Document passage »
- Associated Press - Sunday, May 6, 2018

ARLINGTON HEIGHTS, Ill. (AP) - Former Arlington Heights resident David Bolton’s terrifying, disturbing and heartbreaking childhood vacation memory still intrudes on his daily life more than six decades later. It’s a cold day, but the front door of his house is propped open so the 10 stray cats he feeds can come and go as they please, explains the 71-year-old man, who now lives on Chicago’s Northwest Side. Aside from a dining room table and chairs and a few perches for cats, his living room is bare. A framed poster for a booklet he wrote, “A Hike Around The Lake,” hangs on the wall.

Even before that hike during the summer when he was 10 years old, “my childhood was horrible. It really was,” Bolton says. His father and mother divorced when he was a toddler and his mom remarried an abusive man when Bolton was 5. His much older siblings already were grown and out of the house, and Bolton said he saw his stepdad beat his mother at times.

“I hate men,” his mother told the boy repeatedly. When he brought home poor grades, she’d say, “Oh, Dave, you’re so dumb.” He feared his stepdad and hated spending time at home. That’s why he was looking forward to a trip with his mother to a resort on one of the little Wisconsin lakes between Chicago and Milwaukee.

Input data »
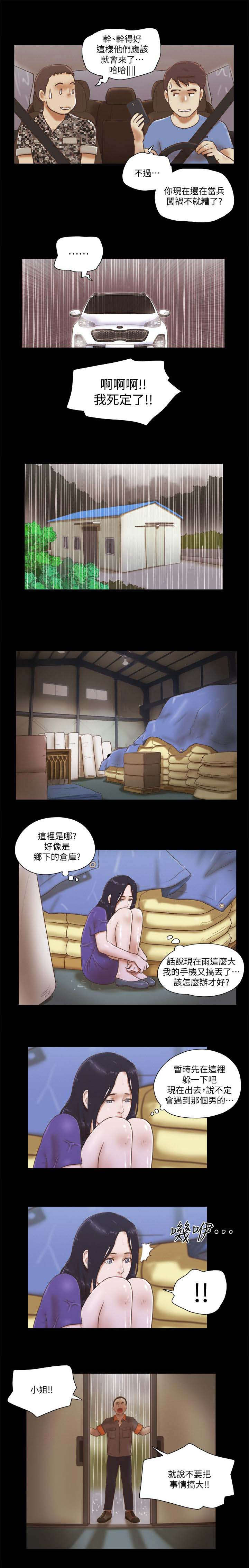 临时借款选择哪个银行漫画,第98话1图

Work to be completed »
From the article on David Bolton's childhood, copy the stretch from "ARLINGTON HEIGHTS, Ill." through "on the wall.". This material isn't needed for what comes next.

Output below »
ARLINGTON HEIGHTS, Ill. (AP) - Former Arlington Heights resident David Bolton’s terrifying, disturbing and heartbreaking childhood vacation memory still intrudes on his daily life more than six decades later. It’s a cold day, but the front door of his house is propped open so the 10 stray cats he feeds can come and go as they please, explains the 71-year-old man, who now lives on Chicago’s Northwest Side. Aside from a dining room table and chairs and a few perches for cats, his living room is bare. A framed poster for a booklet he wrote, “A Hike Around The Lake,” hangs on the wall.